- Film poster
- Directed by: Robert Deaton George Flanigen
- Written by: Richard Dresser
- Based on: Rounding Third by Richard Dresser
- Produced by: Fred Roos
- Starring: John C. McGinley Garret Dillahunt
- Production company: FR Productions
- Release date: August 17, 2018;
- Country: United States
- Language: English

= Benched (film) =

Benched is a 2018 American sports drama film directed by Robert Deaton and George Flanigen and written by Richard Dresser, based on his play Rounding Third. The film stars John C. McGinley and Garret Dillahunt. Fred Roos was the producer, while Deaton and Flanigen made their feature film directing debut.
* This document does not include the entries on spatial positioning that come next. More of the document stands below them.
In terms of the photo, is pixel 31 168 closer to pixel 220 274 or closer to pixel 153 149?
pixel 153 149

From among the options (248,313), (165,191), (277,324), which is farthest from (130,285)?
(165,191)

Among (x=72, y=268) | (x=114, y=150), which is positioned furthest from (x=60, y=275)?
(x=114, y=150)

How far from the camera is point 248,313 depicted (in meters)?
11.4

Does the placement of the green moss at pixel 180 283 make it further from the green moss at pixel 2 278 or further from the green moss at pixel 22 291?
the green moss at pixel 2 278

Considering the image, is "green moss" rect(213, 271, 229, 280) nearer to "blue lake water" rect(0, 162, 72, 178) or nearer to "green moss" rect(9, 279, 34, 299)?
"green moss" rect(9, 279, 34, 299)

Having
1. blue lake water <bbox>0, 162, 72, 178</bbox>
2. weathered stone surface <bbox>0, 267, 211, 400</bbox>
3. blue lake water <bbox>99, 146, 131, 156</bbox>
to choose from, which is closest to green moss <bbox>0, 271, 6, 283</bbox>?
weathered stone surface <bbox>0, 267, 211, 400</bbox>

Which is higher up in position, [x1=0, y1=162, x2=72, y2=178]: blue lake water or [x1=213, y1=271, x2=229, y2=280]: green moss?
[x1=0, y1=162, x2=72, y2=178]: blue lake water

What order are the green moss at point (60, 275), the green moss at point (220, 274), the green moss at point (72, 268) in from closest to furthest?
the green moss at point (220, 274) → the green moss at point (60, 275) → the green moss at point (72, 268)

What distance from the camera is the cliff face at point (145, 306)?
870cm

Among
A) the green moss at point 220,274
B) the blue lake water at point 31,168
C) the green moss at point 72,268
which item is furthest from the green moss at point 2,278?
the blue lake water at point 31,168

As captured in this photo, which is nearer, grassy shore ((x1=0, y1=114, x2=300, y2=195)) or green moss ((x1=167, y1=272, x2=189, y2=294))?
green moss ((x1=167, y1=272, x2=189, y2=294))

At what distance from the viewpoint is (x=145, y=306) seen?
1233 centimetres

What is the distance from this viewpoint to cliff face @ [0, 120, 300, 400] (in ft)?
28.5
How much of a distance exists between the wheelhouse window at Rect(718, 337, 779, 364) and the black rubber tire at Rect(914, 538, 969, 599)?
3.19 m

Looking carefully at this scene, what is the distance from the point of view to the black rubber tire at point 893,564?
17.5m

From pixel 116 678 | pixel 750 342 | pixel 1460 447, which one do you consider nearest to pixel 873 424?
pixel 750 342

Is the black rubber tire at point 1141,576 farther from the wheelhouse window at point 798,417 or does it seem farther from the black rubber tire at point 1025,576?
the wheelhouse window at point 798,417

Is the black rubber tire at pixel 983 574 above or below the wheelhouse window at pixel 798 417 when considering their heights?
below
It was released on August 17, 2018.

== Cast ==
- John C. McGinley as Don
- Garret Dillahunt as Michael
- Darius Willis as Pete
- Carter Wallace as Rusty
- Jlynn Johnson as Carolyn
- Graham Schneider as Jimmy
- Keith Jamal Evans as Kahil
- Brogan Hall as Timmy
- Reid Murray as Opposing Player
- Hadley Maxwell as Opposing Player

== Production ==
Principal photography on the film began in July 2015 in Nashville, Tennessee.